-- BEGIN Document --

XAI modules for PythiaGenJets ntuples with Coffea
The input files are made with this package. To create a test example:
bash ./runDockerCommandLine.sh srappoccio/pythia-gen-jets:latest
make pythia2root
./pythia2root zz_flatter.cfg test.root 100
The file test.root is attached here for reference.
Start this docker image.
wget https://raw.githubusercontent.com/rappoccio/ubccr-cms/master/runUBCCRCMS.sh
chmod a+x runUBCCRCMS.sh
./runUBCCRCMS.sh 8888 srappoccio/ubccr-cms:latest
Within the docker image:
jupyter notebook --ip 0.0.0.0 --no-browser
Then point your webbrowser to the instance (if you are local, try localhost).
Open the quickplots notebook within the notebook and execute it.
Network Builder: Builds common network architectures
Analysis Helper: Defines LRP functions and relevance bar plot function
We start by generating toy model data. The z and theta distibutions for signal are derived from a normal distribution and the z and theta for the background sample are derived from an exponential disttibution. To run this scipt, we first connect to UBCCR image that supports coffea
sudo ./runUBCCRCMS.sh srappoccio/ubccr-cms:latest
and once you have a port, start the jupyter notebook:
jupyter notebook --ip 0.0.0.0 --no-browser
To produce training and testing samples run the notebook - makeJetImages.ipynb This will produce seperate files for training and testing samples that inclues toy signal and background events.

-- END Document --
-- BEGIN Provided material --

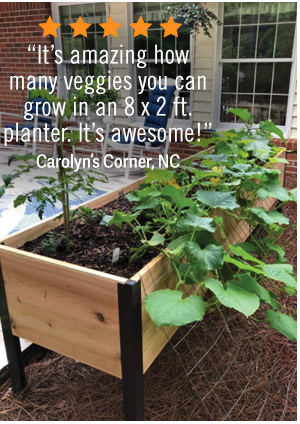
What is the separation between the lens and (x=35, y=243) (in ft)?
4.83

-- END Provided material --

▶ **Exercise description**: Write the next part of the guide on XAI modules for PythiaGenJets, picking up after its last sentence. The lines above come from a different source than the guide.

▶ **Response to this exercise**:
When training, testing, or analyzing the networks with LRP, we need to use the innvestigate_tensorflow docker image. (Using tensorflow version 1.)
sudo ./runUBCCRCMS.sh srappoccio/innvestigate_tensorflow:latest
Within the docker image:
jupyter notebook --ip 0.0.0.0 --no-browser
For 2D CNN we train 2 different kinds of models: one with image as imput and another with image ans XAUGs. Both can be built, initialised, trained and evaluated using CNN_2D.ipynb. This sript also produces some elementary plots to visualise the model performance.
Next, we can run LRP on the trained model to learn the relevance of an input in the NN decision. Depending on the model we are interested in we have two seperate scrpits:
Both scrpits run LRP on the models and produce plots to visualize the relevance of each input variable.
Start by preprocessing the pythia files. (Preprocessing explained in detail in our paper )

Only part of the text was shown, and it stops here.